WORK TO DO =
Output the material beneath exactly, leaving nothing out.

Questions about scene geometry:
****

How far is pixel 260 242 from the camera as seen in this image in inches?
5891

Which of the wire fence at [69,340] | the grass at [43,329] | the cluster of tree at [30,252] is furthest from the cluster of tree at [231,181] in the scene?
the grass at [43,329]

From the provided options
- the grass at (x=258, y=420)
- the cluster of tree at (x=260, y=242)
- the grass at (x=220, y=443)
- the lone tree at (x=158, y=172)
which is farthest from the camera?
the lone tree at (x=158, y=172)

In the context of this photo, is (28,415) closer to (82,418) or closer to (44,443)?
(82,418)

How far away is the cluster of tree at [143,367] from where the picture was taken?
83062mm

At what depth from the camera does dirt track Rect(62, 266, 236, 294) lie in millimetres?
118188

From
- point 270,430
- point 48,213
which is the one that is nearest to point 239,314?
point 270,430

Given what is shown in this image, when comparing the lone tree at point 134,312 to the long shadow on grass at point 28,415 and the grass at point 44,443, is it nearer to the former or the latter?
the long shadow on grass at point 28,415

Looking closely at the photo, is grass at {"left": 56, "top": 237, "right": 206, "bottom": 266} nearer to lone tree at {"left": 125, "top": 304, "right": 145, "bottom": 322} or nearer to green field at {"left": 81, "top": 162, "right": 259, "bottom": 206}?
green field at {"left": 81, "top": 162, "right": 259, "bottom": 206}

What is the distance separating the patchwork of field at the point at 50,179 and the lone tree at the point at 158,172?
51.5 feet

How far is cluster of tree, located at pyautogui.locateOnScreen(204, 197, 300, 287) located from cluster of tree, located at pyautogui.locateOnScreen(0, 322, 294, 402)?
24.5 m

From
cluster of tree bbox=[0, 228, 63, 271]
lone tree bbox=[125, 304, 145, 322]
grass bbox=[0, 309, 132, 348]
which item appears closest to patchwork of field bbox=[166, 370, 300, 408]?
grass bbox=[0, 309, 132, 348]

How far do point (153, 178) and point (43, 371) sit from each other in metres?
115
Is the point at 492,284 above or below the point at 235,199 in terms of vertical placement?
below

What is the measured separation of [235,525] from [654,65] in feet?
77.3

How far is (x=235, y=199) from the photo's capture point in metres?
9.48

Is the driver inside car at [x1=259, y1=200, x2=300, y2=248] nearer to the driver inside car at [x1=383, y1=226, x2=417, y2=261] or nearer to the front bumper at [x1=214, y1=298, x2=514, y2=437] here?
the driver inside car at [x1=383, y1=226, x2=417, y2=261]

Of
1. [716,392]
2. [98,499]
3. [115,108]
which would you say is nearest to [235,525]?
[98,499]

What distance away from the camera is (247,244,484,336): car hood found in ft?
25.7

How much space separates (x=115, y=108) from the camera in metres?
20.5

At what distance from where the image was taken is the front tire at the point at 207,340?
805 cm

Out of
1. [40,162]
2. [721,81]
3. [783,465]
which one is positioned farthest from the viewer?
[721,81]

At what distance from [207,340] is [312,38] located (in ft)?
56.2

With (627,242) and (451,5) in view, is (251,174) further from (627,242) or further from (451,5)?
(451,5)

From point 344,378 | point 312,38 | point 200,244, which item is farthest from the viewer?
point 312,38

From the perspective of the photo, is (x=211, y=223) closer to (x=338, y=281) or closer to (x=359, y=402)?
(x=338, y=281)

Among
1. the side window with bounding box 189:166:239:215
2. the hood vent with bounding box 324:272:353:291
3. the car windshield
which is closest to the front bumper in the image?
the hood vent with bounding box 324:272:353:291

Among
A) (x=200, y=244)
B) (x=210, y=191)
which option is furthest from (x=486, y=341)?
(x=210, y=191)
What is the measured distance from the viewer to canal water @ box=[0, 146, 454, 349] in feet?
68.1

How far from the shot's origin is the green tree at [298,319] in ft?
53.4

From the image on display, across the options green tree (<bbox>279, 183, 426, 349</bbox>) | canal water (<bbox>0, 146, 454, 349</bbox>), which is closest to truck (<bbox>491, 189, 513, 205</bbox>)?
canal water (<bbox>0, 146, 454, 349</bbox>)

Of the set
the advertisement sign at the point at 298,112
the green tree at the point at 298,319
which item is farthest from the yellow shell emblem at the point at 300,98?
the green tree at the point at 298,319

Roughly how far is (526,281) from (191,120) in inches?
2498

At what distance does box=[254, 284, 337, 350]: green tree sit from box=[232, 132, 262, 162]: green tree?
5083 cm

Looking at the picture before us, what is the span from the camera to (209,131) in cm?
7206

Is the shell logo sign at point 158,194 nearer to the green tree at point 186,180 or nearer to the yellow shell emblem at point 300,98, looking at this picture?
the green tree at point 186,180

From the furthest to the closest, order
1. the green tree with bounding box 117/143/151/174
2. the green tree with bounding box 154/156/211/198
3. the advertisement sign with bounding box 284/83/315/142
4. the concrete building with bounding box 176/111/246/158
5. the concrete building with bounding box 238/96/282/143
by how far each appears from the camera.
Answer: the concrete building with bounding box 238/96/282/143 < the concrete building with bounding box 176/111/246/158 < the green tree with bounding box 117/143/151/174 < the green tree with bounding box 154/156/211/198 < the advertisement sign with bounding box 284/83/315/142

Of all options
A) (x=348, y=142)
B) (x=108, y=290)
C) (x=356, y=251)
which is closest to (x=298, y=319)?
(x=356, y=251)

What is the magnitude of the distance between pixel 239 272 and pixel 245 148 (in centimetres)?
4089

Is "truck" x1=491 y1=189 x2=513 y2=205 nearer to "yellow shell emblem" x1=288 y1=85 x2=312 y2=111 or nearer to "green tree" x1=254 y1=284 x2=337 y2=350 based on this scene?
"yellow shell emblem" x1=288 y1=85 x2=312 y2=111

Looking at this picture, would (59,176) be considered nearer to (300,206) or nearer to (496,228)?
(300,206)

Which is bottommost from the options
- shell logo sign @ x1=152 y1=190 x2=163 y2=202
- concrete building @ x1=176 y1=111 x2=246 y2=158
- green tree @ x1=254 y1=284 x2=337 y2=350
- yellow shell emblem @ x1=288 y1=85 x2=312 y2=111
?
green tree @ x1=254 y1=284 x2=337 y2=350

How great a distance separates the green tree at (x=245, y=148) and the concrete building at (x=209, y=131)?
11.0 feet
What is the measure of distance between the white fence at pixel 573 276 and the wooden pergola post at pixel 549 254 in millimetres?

****

RESPONSE TO THE EXERCISE =
How far is pixel 260 242 from the camera as seen in this image in inches?
5891

Which of the wire fence at [69,340] | the grass at [43,329] | the cluster of tree at [30,252] is furthest from the cluster of tree at [231,181] in the scene?
the grass at [43,329]

From the provided options
- the grass at (x=258, y=420)
- the cluster of tree at (x=260, y=242)
- the grass at (x=220, y=443)
- the lone tree at (x=158, y=172)
which is farthest from the camera?
the lone tree at (x=158, y=172)

In the context of this photo, is (28,415) closer to (82,418) or closer to (44,443)?
(82,418)

How far away is the cluster of tree at [143,367] from where the picture was taken?
83062mm

At what depth from the camera does dirt track Rect(62, 266, 236, 294) lie in millimetres?
118188

From
- point 270,430
- point 48,213
which is the one that is nearest to point 239,314?
point 270,430

Given what is shown in this image, when comparing the lone tree at point 134,312 to the long shadow on grass at point 28,415 and the grass at point 44,443, is it nearer to the former or the latter?
the long shadow on grass at point 28,415

Looking closely at the photo, is grass at {"left": 56, "top": 237, "right": 206, "bottom": 266} nearer to lone tree at {"left": 125, "top": 304, "right": 145, "bottom": 322} or nearer to green field at {"left": 81, "top": 162, "right": 259, "bottom": 206}?
green field at {"left": 81, "top": 162, "right": 259, "bottom": 206}

What is the distance separating the patchwork of field at the point at 50,179 and the lone tree at the point at 158,172?
51.5 feet

How far is cluster of tree, located at pyautogui.locateOnScreen(204, 197, 300, 287) located from cluster of tree, located at pyautogui.locateOnScreen(0, 322, 294, 402)?
24.5 m

From
cluster of tree bbox=[0, 228, 63, 271]
lone tree bbox=[125, 304, 145, 322]
grass bbox=[0, 309, 132, 348]
which item appears closest to patchwork of field bbox=[166, 370, 300, 408]?
grass bbox=[0, 309, 132, 348]

How far do point (153, 178) and point (43, 371) sit from each other in metres?
115
Is the point at 492,284 above or below the point at 235,199 in terms of vertical placement?
below

What is the measured separation of [235,525] from [654,65] in feet?
77.3

How far is (x=235, y=199) from the photo's capture point in metres?
9.48

Is the driver inside car at [x1=259, y1=200, x2=300, y2=248] nearer to the driver inside car at [x1=383, y1=226, x2=417, y2=261] or nearer to the front bumper at [x1=214, y1=298, x2=514, y2=437] here?
the driver inside car at [x1=383, y1=226, x2=417, y2=261]

Of
1. [716,392]
2. [98,499]
3. [115,108]
which would you say is nearest to [235,525]?
[98,499]

What distance away from the camera is (247,244,484,336): car hood found in ft?
25.7

How much space separates (x=115, y=108) from the camera in metres?
20.5

At what distance from where the image was taken is the front tire at the point at 207,340?
805 cm

Out of
1. [40,162]
2. [721,81]
3. [783,465]
which one is positioned farthest from the viewer?
[721,81]

At what distance from [207,340] is [312,38] located (in ft)?
56.2

With (627,242) and (451,5) in view, is (251,174) further from (627,242) or further from (451,5)?
(451,5)

From point 344,378 | point 312,38 | point 200,244, which item is farthest from the viewer?
point 312,38

From the perspective of the photo, is (x=211, y=223) closer to (x=338, y=281) or closer to (x=359, y=402)?
(x=338, y=281)

Among
1. the side window with bounding box 189:166:239:215
2. the hood vent with bounding box 324:272:353:291
3. the car windshield
which is closest to the front bumper in the image?
the hood vent with bounding box 324:272:353:291

Among
A) (x=200, y=244)
B) (x=210, y=191)
which option is furthest from (x=486, y=341)?
(x=210, y=191)
What is the measured distance from the viewer to canal water @ box=[0, 146, 454, 349] in feet?
68.1

How far from the shot's origin is the green tree at [298,319] in ft?
53.4

From the image on display, across the options green tree (<bbox>279, 183, 426, 349</bbox>) | canal water (<bbox>0, 146, 454, 349</bbox>), which is closest to truck (<bbox>491, 189, 513, 205</bbox>)?
canal water (<bbox>0, 146, 454, 349</bbox>)

Of the set
the advertisement sign at the point at 298,112
the green tree at the point at 298,319
which item is farthest from the yellow shell emblem at the point at 300,98?
the green tree at the point at 298,319

Roughly how far is (526,281) from (191,120) in inches?
2498

At what distance does box=[254, 284, 337, 350]: green tree sit from box=[232, 132, 262, 162]: green tree?
5083 cm

Looking at the picture before us, what is the span from the camera to (209,131) in cm?
7206

Is the shell logo sign at point 158,194 nearer to the green tree at point 186,180 or nearer to the yellow shell emblem at point 300,98, looking at this picture?
the green tree at point 186,180

From the furthest to the closest, order
1. the green tree with bounding box 117/143/151/174
2. the green tree with bounding box 154/156/211/198
3. the advertisement sign with bounding box 284/83/315/142
4. the concrete building with bounding box 176/111/246/158
5. the concrete building with bounding box 238/96/282/143
by how far each appears from the camera.
Answer: the concrete building with bounding box 238/96/282/143 < the concrete building with bounding box 176/111/246/158 < the green tree with bounding box 117/143/151/174 < the green tree with bounding box 154/156/211/198 < the advertisement sign with bounding box 284/83/315/142

Of all options
A) (x=348, y=142)
B) (x=108, y=290)
C) (x=356, y=251)
which is closest to (x=298, y=319)?
(x=356, y=251)

What is the magnitude of the distance between pixel 239 272 and pixel 245 148 (in centimetres)?
4089

Is "truck" x1=491 y1=189 x2=513 y2=205 nearer to "yellow shell emblem" x1=288 y1=85 x2=312 y2=111 or nearer to "green tree" x1=254 y1=284 x2=337 y2=350 based on this scene?
"yellow shell emblem" x1=288 y1=85 x2=312 y2=111

Looking at this picture, would (59,176) be considered nearer to (300,206) or nearer to (496,228)?
(300,206)

Which is bottommost from the options
- shell logo sign @ x1=152 y1=190 x2=163 y2=202
- concrete building @ x1=176 y1=111 x2=246 y2=158
- green tree @ x1=254 y1=284 x2=337 y2=350
- yellow shell emblem @ x1=288 y1=85 x2=312 y2=111
?
green tree @ x1=254 y1=284 x2=337 y2=350

How great a distance separates the green tree at (x=245, y=148) and the concrete building at (x=209, y=131)?
11.0 feet
What is the measure of distance between the white fence at pixel 573 276 and the wooden pergola post at pixel 549 254 in millimetres?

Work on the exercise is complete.